Common Time Series Operations

# Calculate time difference between events
df = df.withColumn(
    "time_diff_seconds", 
    F.unix_timestamp(df["current_time"]) - F.unix_timestamp(df["previous_time"])
)

# Group time into bins
df = df.withColumn(
    "hour_bin", 
    F.date_trunc("hour", df["timestamp"])
)

# Moving averages
windowSpec = Window.partitionBy("id").orderBy("timestamp").rowsBetween(-3, 0)
df = df.withColumn("moving_avg_4_periods", F.avg("value").over(windowSpec))

# Lag/lead calculations
windowSpec = Window.partitionBy("id").orderBy("timestamp")
df = df.withColumn("prev_value", F.lag("value", 1).over(windowSpec))
df = df.withColumn("change", df["value"] - df["prev_value"])
df = df.withColumn("pct_change", (df["value"] - df["prev_value"]) / df["prev_value"] * 100)

Error Handling and Debugging

# Handling exceptions in UDFs
def safe_divide(a, b):
    try:
        return a / b
    except:
        return None  # Return None for errors

safe_divide_udf = F.udf(safe_divide, T.DoubleType())

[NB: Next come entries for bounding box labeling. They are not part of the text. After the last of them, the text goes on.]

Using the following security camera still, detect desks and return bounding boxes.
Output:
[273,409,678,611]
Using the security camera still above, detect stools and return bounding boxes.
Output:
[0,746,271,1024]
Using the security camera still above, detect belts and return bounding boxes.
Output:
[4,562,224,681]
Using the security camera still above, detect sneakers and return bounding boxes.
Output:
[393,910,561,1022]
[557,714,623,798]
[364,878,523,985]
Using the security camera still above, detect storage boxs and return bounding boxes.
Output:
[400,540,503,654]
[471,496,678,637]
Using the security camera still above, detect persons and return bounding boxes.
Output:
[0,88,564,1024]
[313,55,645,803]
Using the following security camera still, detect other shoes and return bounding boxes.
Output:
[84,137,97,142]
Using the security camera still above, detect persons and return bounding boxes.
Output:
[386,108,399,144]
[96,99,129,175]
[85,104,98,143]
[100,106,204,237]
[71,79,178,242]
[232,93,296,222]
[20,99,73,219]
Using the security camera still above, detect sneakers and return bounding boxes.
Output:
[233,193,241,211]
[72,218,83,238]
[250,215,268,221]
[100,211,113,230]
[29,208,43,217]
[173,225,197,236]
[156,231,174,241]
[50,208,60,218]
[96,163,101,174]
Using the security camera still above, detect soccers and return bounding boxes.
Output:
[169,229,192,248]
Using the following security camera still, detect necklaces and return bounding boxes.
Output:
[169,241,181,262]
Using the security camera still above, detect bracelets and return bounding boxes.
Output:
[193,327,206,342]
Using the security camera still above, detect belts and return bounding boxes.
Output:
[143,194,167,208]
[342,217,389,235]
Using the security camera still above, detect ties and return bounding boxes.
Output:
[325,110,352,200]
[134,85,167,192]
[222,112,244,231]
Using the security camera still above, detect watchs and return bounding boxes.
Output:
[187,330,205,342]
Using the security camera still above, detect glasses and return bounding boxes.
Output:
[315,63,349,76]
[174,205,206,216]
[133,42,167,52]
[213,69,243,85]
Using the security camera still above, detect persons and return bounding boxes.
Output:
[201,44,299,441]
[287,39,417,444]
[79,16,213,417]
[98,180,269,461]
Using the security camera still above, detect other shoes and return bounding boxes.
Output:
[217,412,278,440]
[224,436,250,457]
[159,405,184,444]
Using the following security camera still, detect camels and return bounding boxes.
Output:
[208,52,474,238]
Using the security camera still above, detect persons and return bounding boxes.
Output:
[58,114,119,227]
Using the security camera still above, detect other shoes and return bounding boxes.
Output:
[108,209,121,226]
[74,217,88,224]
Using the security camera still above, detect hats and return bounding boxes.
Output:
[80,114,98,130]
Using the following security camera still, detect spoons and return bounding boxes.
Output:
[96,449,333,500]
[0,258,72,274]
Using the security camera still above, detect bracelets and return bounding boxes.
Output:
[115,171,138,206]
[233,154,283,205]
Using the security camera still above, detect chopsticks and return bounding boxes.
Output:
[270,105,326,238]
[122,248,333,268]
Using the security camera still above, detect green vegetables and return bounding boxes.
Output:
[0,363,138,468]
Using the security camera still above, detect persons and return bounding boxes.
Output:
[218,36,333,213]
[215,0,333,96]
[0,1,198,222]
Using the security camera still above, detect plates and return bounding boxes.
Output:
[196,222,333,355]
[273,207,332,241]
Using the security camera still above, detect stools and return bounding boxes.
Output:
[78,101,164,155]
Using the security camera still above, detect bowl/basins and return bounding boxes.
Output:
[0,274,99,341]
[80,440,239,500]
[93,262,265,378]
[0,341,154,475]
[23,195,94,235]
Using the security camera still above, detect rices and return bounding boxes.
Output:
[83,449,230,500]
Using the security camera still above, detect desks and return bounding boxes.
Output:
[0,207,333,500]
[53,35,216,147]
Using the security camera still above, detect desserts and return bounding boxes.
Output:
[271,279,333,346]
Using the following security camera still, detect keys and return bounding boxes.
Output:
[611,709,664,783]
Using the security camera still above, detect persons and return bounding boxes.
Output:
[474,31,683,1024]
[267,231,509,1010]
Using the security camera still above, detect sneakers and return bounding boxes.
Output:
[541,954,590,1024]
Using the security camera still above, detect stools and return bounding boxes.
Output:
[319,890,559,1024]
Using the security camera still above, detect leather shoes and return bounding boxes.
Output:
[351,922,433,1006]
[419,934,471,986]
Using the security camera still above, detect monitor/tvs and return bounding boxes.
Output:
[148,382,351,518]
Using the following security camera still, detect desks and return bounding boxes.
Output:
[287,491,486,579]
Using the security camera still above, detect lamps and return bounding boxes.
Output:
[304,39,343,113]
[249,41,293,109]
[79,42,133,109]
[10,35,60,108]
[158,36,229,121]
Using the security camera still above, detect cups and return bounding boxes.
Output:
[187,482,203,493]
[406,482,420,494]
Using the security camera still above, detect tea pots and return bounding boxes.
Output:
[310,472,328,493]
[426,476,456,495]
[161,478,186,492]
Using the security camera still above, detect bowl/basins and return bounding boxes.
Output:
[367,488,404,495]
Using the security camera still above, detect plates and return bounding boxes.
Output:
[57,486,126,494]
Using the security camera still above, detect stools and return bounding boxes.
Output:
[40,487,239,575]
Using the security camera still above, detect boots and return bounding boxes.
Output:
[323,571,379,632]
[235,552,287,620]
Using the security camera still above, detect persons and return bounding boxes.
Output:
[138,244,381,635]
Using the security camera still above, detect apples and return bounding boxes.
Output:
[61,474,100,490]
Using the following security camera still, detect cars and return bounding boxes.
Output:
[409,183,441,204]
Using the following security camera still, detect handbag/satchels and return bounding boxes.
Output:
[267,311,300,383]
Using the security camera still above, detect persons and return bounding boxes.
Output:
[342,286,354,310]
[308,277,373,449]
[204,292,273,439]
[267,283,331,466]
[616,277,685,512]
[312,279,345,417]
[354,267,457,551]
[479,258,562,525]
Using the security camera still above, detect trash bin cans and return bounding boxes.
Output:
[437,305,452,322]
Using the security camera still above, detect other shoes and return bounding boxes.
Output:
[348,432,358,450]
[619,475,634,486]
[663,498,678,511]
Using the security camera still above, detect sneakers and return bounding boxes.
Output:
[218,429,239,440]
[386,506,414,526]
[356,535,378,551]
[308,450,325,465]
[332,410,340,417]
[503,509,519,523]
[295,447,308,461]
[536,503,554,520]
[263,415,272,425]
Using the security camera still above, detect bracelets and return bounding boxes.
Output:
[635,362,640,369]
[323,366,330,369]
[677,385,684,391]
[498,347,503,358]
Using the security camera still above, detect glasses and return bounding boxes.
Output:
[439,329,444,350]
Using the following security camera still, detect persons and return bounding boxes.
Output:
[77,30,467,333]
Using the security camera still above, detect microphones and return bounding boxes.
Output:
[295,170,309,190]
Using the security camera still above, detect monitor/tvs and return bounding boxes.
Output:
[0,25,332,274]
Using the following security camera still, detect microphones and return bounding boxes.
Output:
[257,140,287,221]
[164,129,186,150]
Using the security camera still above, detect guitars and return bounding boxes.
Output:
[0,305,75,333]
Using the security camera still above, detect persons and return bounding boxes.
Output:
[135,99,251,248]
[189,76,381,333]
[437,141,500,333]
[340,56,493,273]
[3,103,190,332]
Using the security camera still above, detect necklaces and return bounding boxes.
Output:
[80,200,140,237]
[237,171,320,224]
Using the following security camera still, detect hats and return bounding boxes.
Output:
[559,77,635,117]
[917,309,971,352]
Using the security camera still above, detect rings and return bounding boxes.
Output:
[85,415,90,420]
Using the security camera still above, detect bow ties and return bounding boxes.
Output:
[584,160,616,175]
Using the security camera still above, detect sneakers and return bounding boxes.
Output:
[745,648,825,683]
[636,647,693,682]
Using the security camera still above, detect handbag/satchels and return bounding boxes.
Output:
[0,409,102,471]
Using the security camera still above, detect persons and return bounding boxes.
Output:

# Validate data with when/otherwise
df = df.withColumn(
    "status",
    F.when(df["age"] < 0, "Invalid age")
    .when(df["salary"] < 0, "Invalid salary")
    .otherwise("Valid")
)

# Get a sample of problematic records
problem_records = df.filter("status != 'Valid'").limit(10)
problem_records.show()

# Write execution plan for debugging
print(df.explain())  # Logical and physical plans
print(df.explain(True))  # Extended explanation

Tips for Working with Large Datasets

  • Use appropriate file formats (Parquet or ORC) instead of CSV/JSON for better compression and performance
  • Partition your data sensibly based on frequent query patterns
  • Use broadcast joins for small dataframes to avoid shuffling
  • Reduce the number of transformations by combining operations
  • Persist/cache intermediate results that are used multiple times
  • Use appropriate data types (e.g., using IntegerType instead of StringType for numeric data)
  • Consider repartitioning if your partitions are very skewed
  • Use explain() to understand and optimize execution plans

Remember that PySpark is lazy in evaluation - transformations are not executed until an action (like show(), count(), or collect()) is called. This allows Spark to optimize the execution plan.